El caso del chileno Matías Fernández, un jugador recibido por Júnior a un altísimo costo, es el ejemplo patético de ingenuidad. Nunca respondió a las cualidades magnificadas por quienes lo trajeron, por más que en sus mejores épocas fuera un hombre importante para la selección de su país. Que las lesiones, que la falta de adaptación al medio, entre otras cosas, formaron parte del catálogo de excusas para justificar tamaña inversión.
Otros equipos, como Santa Fe, no lograron respuestas en goles luego de ensayar la traída de unos cuantos delanteros foráneos que, al final, no rindieron. Es el caso de Angulo, Falcón, Betancourt, Anselmo…
Casi siempre los dirigentes, que conocen más de números que del juego mismo, se ilusionan e ilusionan a los hinchas con salidas que se convierten en pasos fallidos por no consultar a los técnicos. Recuerdo el caso de Sergio Galván, goleador eximio de nuestro fútbol. Gracias a un seguimiento corto, realizado por un exjugador de Once Caldas, Alfonso Petiso Núñez, se supo que lo hacía bien, que anotaba. No fueron necesarios videos ni argumentos exagerados. Lo vieron jugar y ya. Sí, puede ser una excepción.
Por eso la FIFA misma quiere meter en cintura a todo ese entorno de pregoneros que rodean al fútbol y aterrizar cifras. Los dirigentes colombianos, a menos que estén involucrados en el negocio, deberían ser maliciosos y desconfiados. No toda la mercancía china es buena y que el precio sea atractivo es otro asunto. Buena la época para que los árbitros sin salario —les pagan por juego dirigido— aprovechen para entender más el juego, así tengan memorizado el reglamento. Comprender que el fútbol es de contacto personal y lo practican seres humanos con reacciones emocionales entendibles. En la cuarentena los jueces deben ver videos para reconocer los aciertos y las equivocaciones, y agilicen la manera en apoyarse del VAR.
Este aterrizaje, a las buenas o a las malas, es para repensar nuestro fútbol.
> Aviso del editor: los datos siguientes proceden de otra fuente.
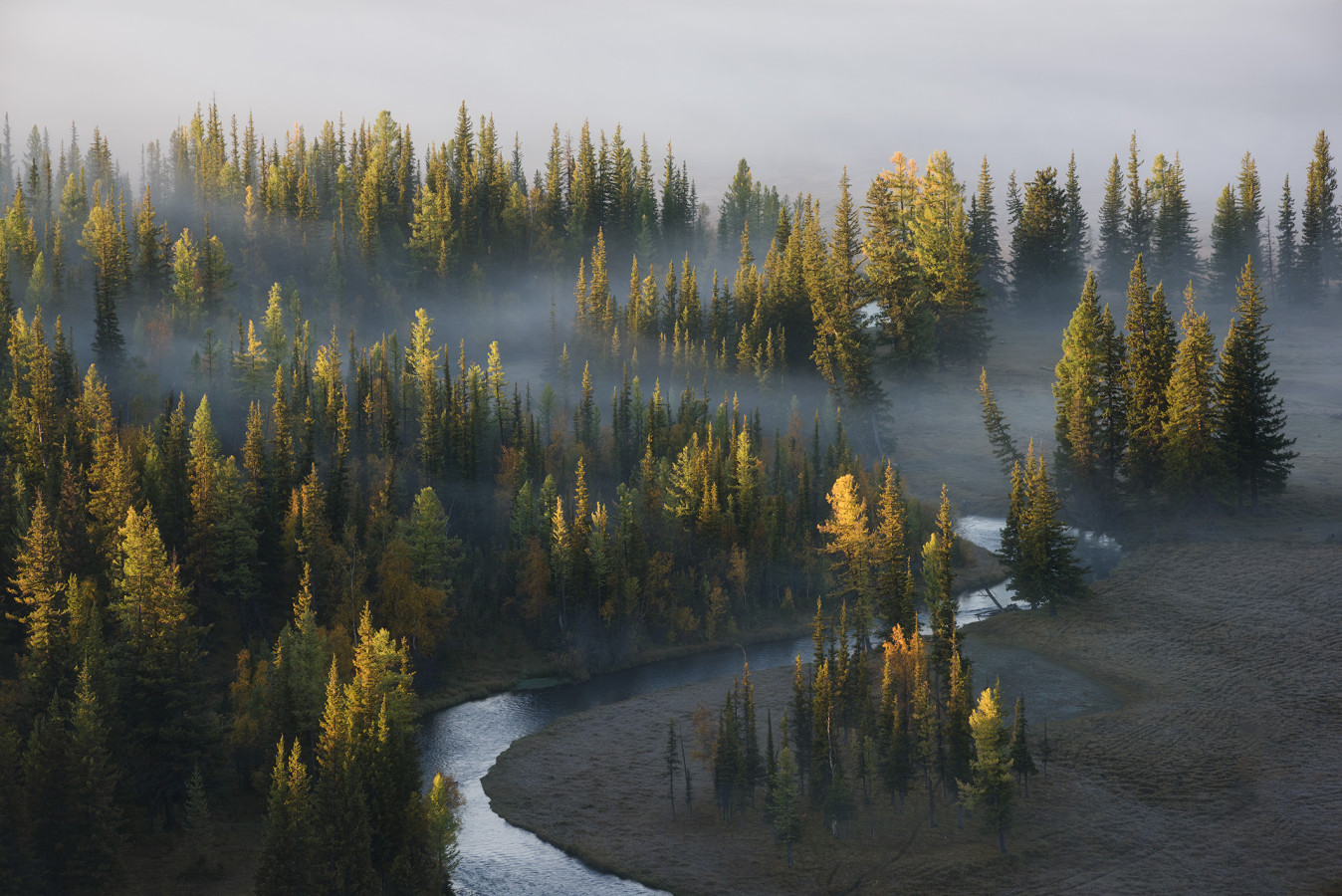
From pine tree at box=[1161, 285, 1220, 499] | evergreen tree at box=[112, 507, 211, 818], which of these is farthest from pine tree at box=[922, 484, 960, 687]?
evergreen tree at box=[112, 507, 211, 818]

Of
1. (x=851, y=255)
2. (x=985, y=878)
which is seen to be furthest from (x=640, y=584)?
(x=851, y=255)

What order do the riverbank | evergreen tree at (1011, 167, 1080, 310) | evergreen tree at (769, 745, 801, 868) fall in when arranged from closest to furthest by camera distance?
the riverbank < evergreen tree at (769, 745, 801, 868) < evergreen tree at (1011, 167, 1080, 310)

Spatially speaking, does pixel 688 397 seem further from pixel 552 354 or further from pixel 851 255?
pixel 552 354

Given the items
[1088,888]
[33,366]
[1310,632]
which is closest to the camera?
[1088,888]

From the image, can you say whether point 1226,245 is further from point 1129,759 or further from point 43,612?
point 43,612

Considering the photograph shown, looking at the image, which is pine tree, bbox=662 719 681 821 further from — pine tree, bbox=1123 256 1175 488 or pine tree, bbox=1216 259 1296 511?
pine tree, bbox=1216 259 1296 511

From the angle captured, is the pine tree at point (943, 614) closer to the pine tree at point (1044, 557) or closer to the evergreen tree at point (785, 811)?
the evergreen tree at point (785, 811)

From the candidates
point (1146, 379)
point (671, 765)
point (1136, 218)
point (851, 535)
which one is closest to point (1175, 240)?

La Dimayor, obligada a encontrar fuentes de financiación, debe dilucidar si es servicio público, por la distracción que ofrece, o es un negocio privado en el que nadie puede meter las narices. Menos mal la suspensión de la Copa América dejará espacio para tener un calendario sin apretujamientos para el segundo semestre. Sé que no será fácil enganchar patrocinadores ni poner en la antena internacional el torneo colombiano, pues no hay producto para exhibir. Por ende, los cien días dados al presidente de la Dimayor, con el objetivo de la venta de los derechos de TV, se extenderán tanto como la llegada de la vacuna contra el coronavirus.